[Opening PROVIDED ENTRIES section]

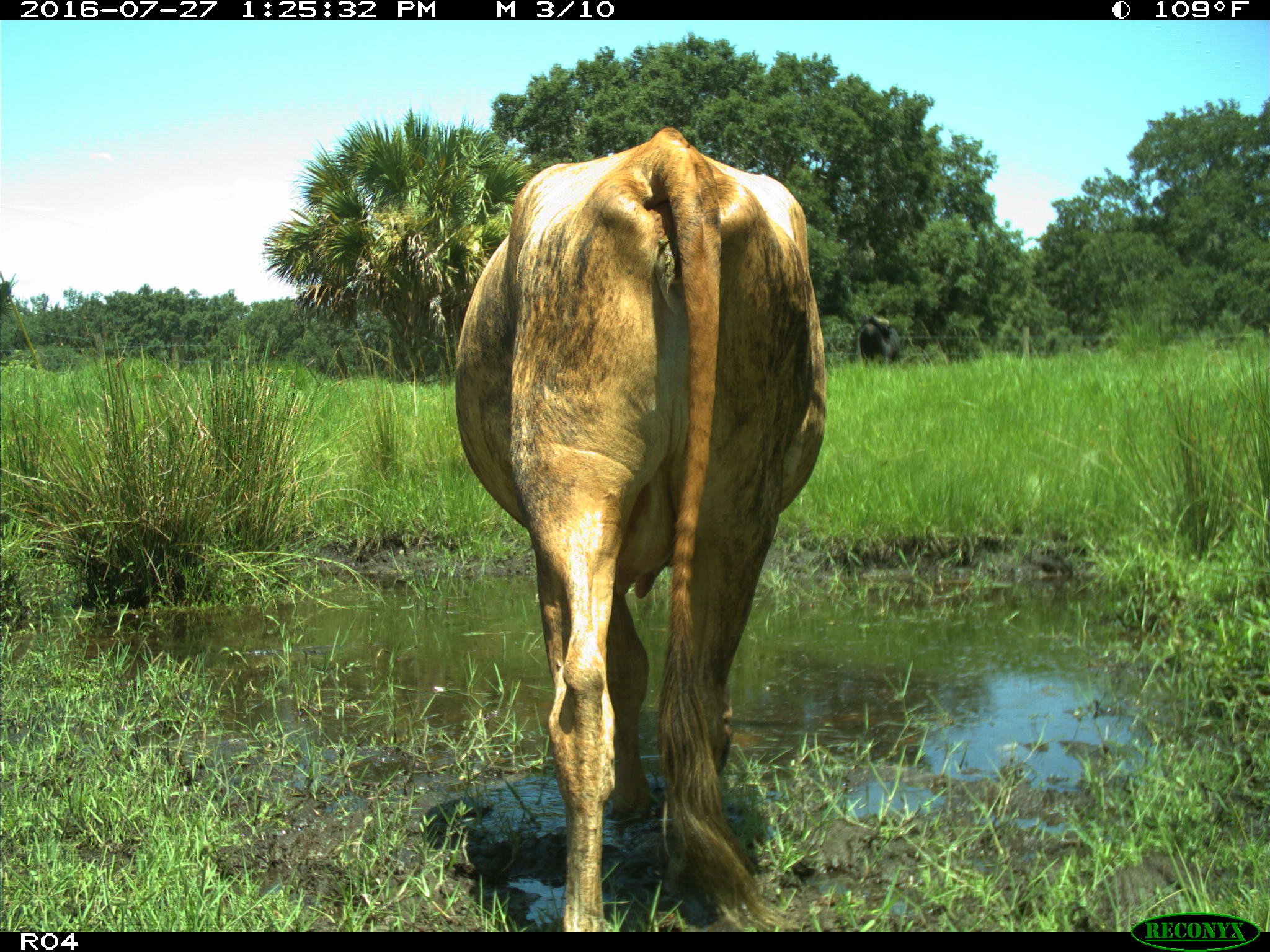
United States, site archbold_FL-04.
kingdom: Animalia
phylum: Chordata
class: Mammalia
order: Artiodactyla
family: Bovidae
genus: Bos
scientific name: Bos taurus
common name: domestic cow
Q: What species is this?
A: Bos taurus (domestic cow).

[Closing PROVIDED ENTRIES section]

_ABOUT THIS EXERCISE_
Copy out the lines above, from the one holding "scientific name: Bos taurus" through the final line, with no other lines.

_FINISHED TASK_
scientific name: Bos taurus
common name: domestic cow
Q: What species is this?
A: Bos taurus (domestic cow).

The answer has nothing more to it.